DOMAIN — Set this to the HTTPS URL where you’ll access Vaultwarden. Must match the URL clients use to connect.

SIGNUPS_ALLOWED=true — Allows anyone who reaches your server to create an account. Once you’ve created your account (and any family accounts), set this to false and redeploy. You don’t want an open registration endpoint sitting around.

ADMIN_TOKEN — The admin panel password. Generate a strong random string and put it here. Access the admin panel at /admin. Leave it empty to disable the admin panel entirely (fine for simple setups).

Generate a token:

openssl rand -base64 48

Start Vaultwarden

cd /opt/vaultwarden
docker compose up -d

Vaultwarden starts in a few seconds and serves on port 8080. Set up your reverse proxy to forward your domain to port 8080 with HTTPS termination.

Configure Your Reverse Proxy

In Nginx Proxy Manager, add a new proxy host:

That’s it. Vaultwarden will be reachable at https://vault.yourdomain.com.

Create Your Account

Open https://vault.yourdomain.com in a browser. Click Create Account. Use a strong master password — this is the one password that protects everything else. Write it down and store it somewhere physically safe. If you lose it, your vault is gone.

After creating the account, open the Admin panel at https://vault.yourdomain.com/admin (use your ADMIN_TOKEN). You can verify users are registered there.

Once you’ve created all the accounts you need, update your compose file:

      - SIGNUPS_ALLOWED=false
docker compose up -d

Browser Extension Setup

Install the Bitwarden browser extension (Firefox, Chrome, Edge — all supported). Click the extension icon, then the gear/settings icon. Under Self-hosted environment, enter your server URL: https://vault.yourdomain.com.

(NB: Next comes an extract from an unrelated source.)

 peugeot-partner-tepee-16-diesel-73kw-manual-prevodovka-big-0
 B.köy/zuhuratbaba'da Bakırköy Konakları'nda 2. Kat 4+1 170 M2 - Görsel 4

Log in with your email and master password. The extension will sync your vault from your server.

Mobile App Setup

Same process on mobile. Install the Bitwarden app (iOS or Android — free). Tap the region selector on the login screen and choose Self-hosted. Enter your server URL.

On iOS, you can enable Bitwarden as an autofill provider under Settings > Passwords > AutoFill Passwords. On Android, it integrates with the autofill service.

Emergency Access

Vaultwarden supports Bitwarden’s Emergency Access feature — you can designate a trusted contact who can request access to your vault in an emergency. This is worth setting up if you’re the only person in your household managing passwords.

Go to Settings > Emergency Access in the web vault.

Backups

Back up /opt/vaultwarden/data. This directory contains your entire vault — all passwords, attachments, and organizational data.

tar -czf /backup/vaultwarden-$(date +%Y%m%d).tar.gz /opt/vaultwarden/data

Run this daily. The data directory is small (usually under 100MB unless you’re storing a lot of attachments), so daily backups are cheap. Keep at least two weeks of backups in case you don’t notice a problem immediately.

The vault is encrypted client-side before it ever reaches your server — Vaultwarden stores encrypted blobs, not plaintext passwords. Even if someone got your backup file, they’d need your master password to decrypt it. That said, treat the backup as sensitive and store it somewhere access-controlled.

Two-Factor Authentication

Enable 2FA on your Vaultwarden account. Go to Settings > Two-step Login. TOTP (authenticator app) is the easiest option — use Bitwarden itself to store the TOTP secret (yes, storing your vault’s 2FA inside your vault is fine for most setups; if you’re paranoid, use a separate authenticator app).

Updating

cd /opt/vaultwarden
docker compose pull
docker compose up -d

Check the Vaultwarden releases page before updating. Updates are generally safe but occasionally have migration notes worth reading.

What About Bitwarden’s Paid Features?

Vaultwarden implements most of Bitwarden’s premium features for free — TOTP storage, file attachments, emergency access, organization features. The main thing you lose is Bitwarden’s official support and the hardware key (FIDO2/WebAuthn) support, which requires the official server. For personal and family use, Vaultwarden covers everything.